Scientific classification
- Kingdom: Animalia
- Phylum: Chordata
- Class: Actinopterygii
- Order: Labriformes
- Family: Labridae
- Genus: Symphodus
- Species: S. bailloni
- Binomial name: Symphodus bailloni (Valenciennes, 1839)
- Synonyms: Crenilabrus bailloni Valenciennes, 1839; Crenilabrus donovani Valenciennes, 1839;

= Baillon's wrasse =

- Authority: (Valenciennes, 1839)
- Conservation status: LC
- Synonyms: Crenilabrus bailloni Valenciennes, 1839, Crenilabrus donovani Valenciennes, 1839

Species of fish

Baillon's wrasse (Symphodus bailloni) is a species of wrasse native to the eastern Atlantic Ocean from the British Isles and Belgium to Mauritania and the western Mediterranean Sea along the coast of Spain and around the Balearic Islands.
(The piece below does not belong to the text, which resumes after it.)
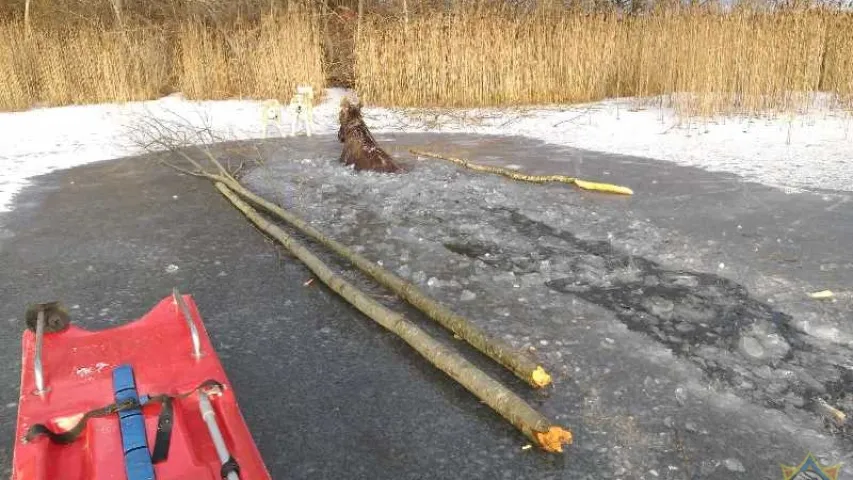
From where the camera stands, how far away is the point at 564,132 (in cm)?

This species inhabits areas with plentiful weed growth or around rocks at depths from 1 to 50 m. It can reach 23 cm in standard length, though usually not exceeding 18 cm. The British Record (rod caught) for the heaviest fish is 285 grams caught in Poole Bay, Dorset on 3 September 2018 by David Lynes
  It is caught for human consumption in artisanal fisheries.